If you’re a part of a multi-anything: multi-site church, multi-leader ministry, or even a multi-staff/volunteer team, this is a topic we need to cover.

As the old adage goes, we sometimes find ourselves with too many chiefs and not enough indians, or too many cooks in the kitchen, or too many chocolate chips in the cookie (of course I made that last adage up, because there’s no such thing). Wherever people multiply, lines of communication get blurred. So if you’re a part of multi-anything, it helps to know a few things: who is calling the shots? Who is the decision maker? What is mandated? What is modeled? What can I do that won’t get me fired?
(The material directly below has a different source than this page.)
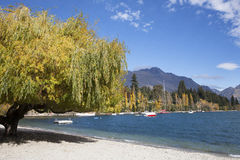 The lake scenery. In Queenstown of New Zealand Stock Photography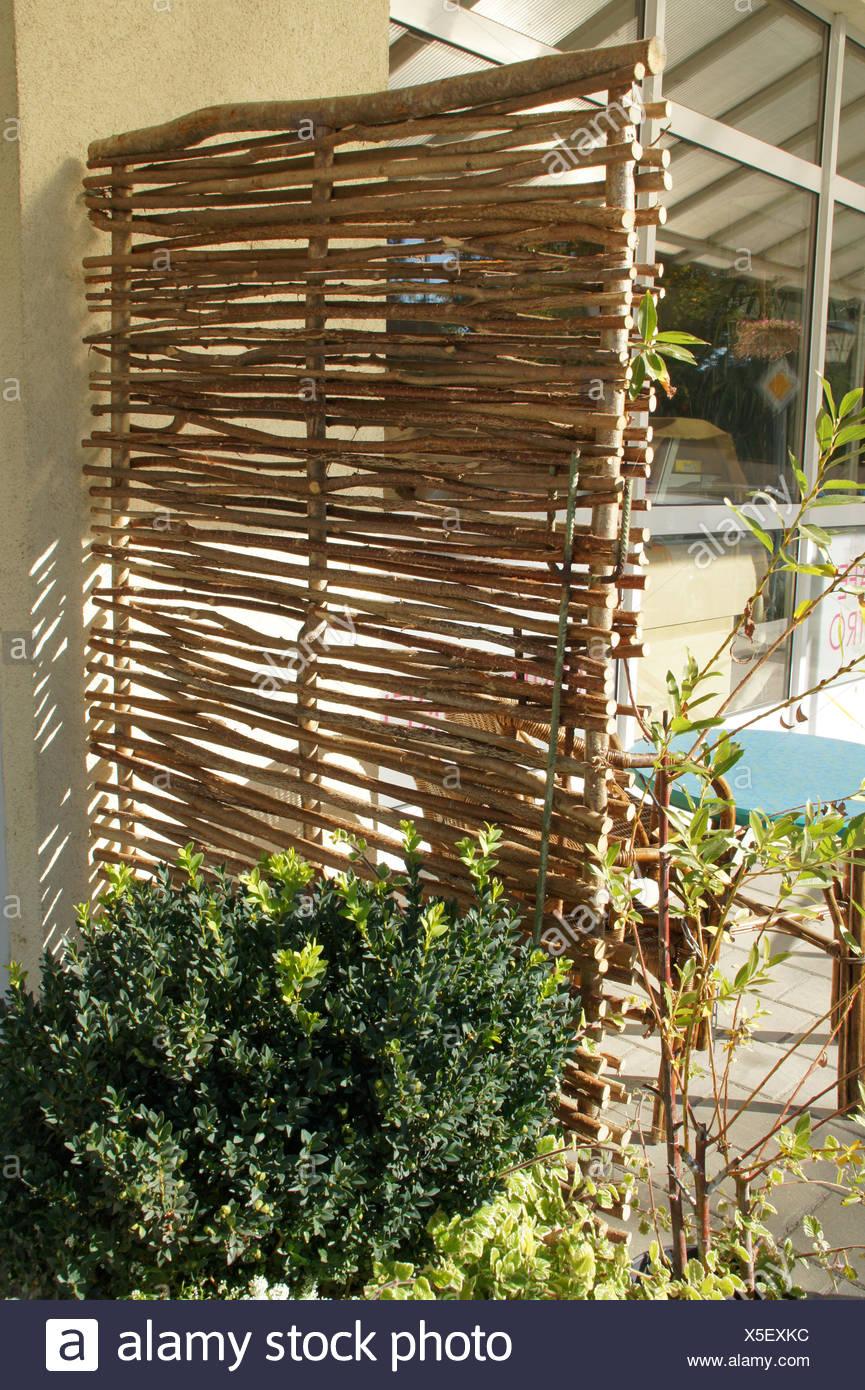 Flechtwerk mit Haselnuss-Zweige Stockbild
If these questions aren’t answered, you’ll be on the giving or receiving end of confusion, frustration, anger, wasted energy, and burnout. So how do we start the conversation?

We build fences.

Perhaps you’ve heard the apocryphal story of the playground fence study.[1] In short, researchers determined that when elementary school children were on a fence-less playground, they were more wary, more fearful, and stayed closer to their teacher. But add a few chain links and a gate, and boom – the kids spread their wings and explored new territory. (See the much better two minute version here.)
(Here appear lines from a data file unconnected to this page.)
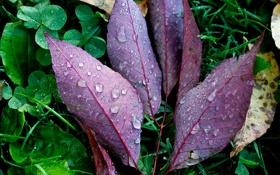 Обои зелень, осень, трава, листья, капли, макро, природа
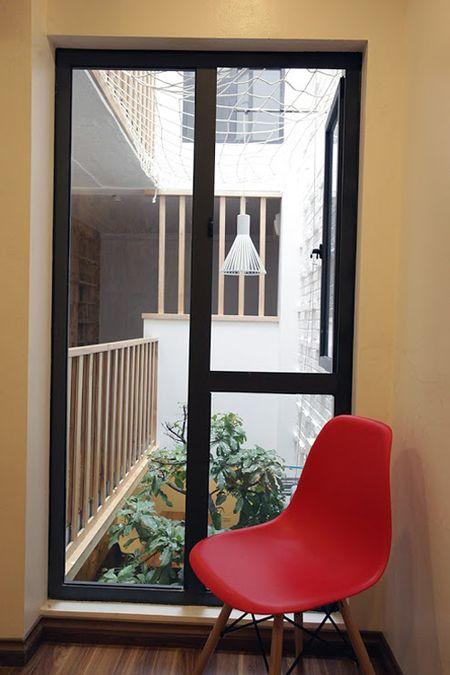 Trong cay to giua long nha ong 45 m2 o Ha Noi - Anh 5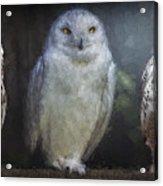 3 Owls On A Branch Acrylic Print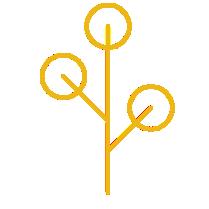 Leaf Logo 2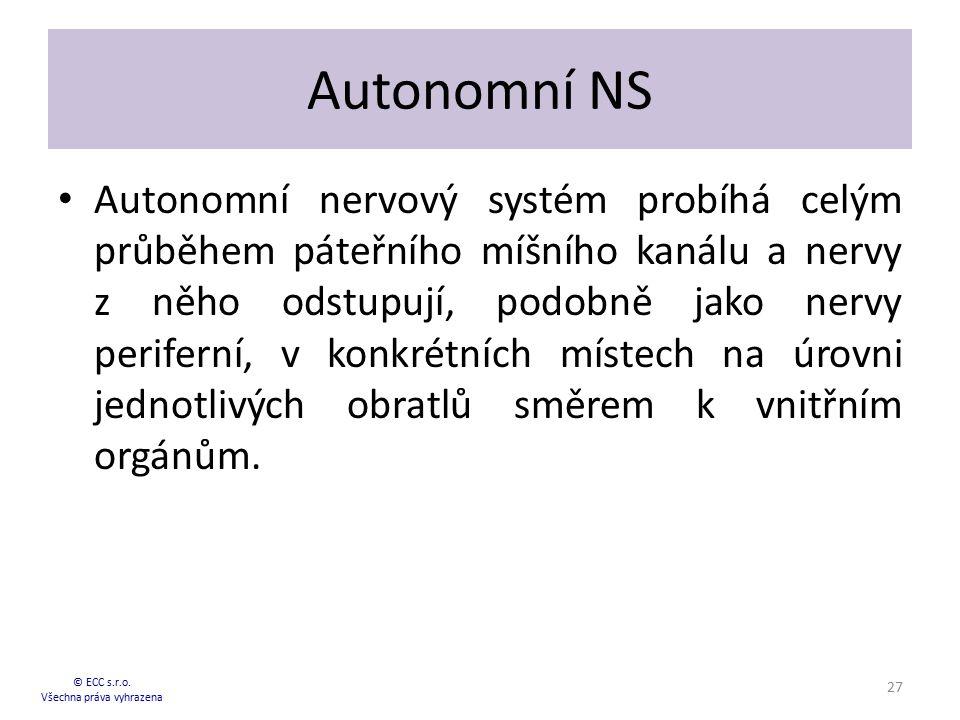 Autonomní NS Autonomní nervový systém probíhá celým průběhem páteřního míšního kanálu a nervy z něho odstupují, podobně jako nervy periferní, v konkré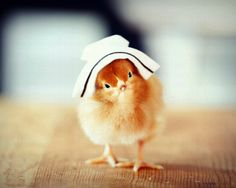 Chicks in Hats 8x10 print with the image of a Rhode Island Red chick wearing a vintage nursing hat on it.  This 8x10 photograph has been printed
When leaders build good fences, they create environments for their teams to run free.

It sounds counter-intuitive, but hang with me for a few more bullet points. I’ve found it helpful to build the fences conversation around four areas:

  • Church DNA (who). Before your church launches another ministry, another venue, or another campus, your church needs to know exactly who you are. Greg Ligon asks, “What key component(s) must be transferred from site to site, from venue to venue, to ensure the effective development of a new location? Key to replication is a clear understanding of what is foundational and what stands at the periphery.” [2]
  • Vision (why). You can have task lists a couple of miles long, but until you know the why behind your what, you will only create pre-programmed robots who carry out your bidding. That’s good for dictators and maniacal robot builders; not so good for leaders and equippers who want to build the saints for the work of the ministry.
  • Mission (what). The why and the what matters. You’ve asked the Why do we do this? question. Now it’s time for What are we doing? This is a question of mission: what moves your organization forward? What builds alignment? What are you rallying behind? What helps people see Jesus? What tangible things are going to help people take their next step?
  • (some) Systems (how). I say some systems, not allSome systems may be transferable to all sites: the way you screen volunteers or train leaders or structure teams. But many systems will be site-specific: the small group sign ups at one campus may not work as well as the procedures at another. The set up systems at a mobile campus will be much more involved than at a permanent site. This is – at best – the infamous “tension to be managed.” Systems are tools, whether they are systems developed at a central level and pushed out to campuses, or systems that are birthed at each site. But like any tools, they will need to be vetted for usability, improved upon, and perhaps replaced altogether.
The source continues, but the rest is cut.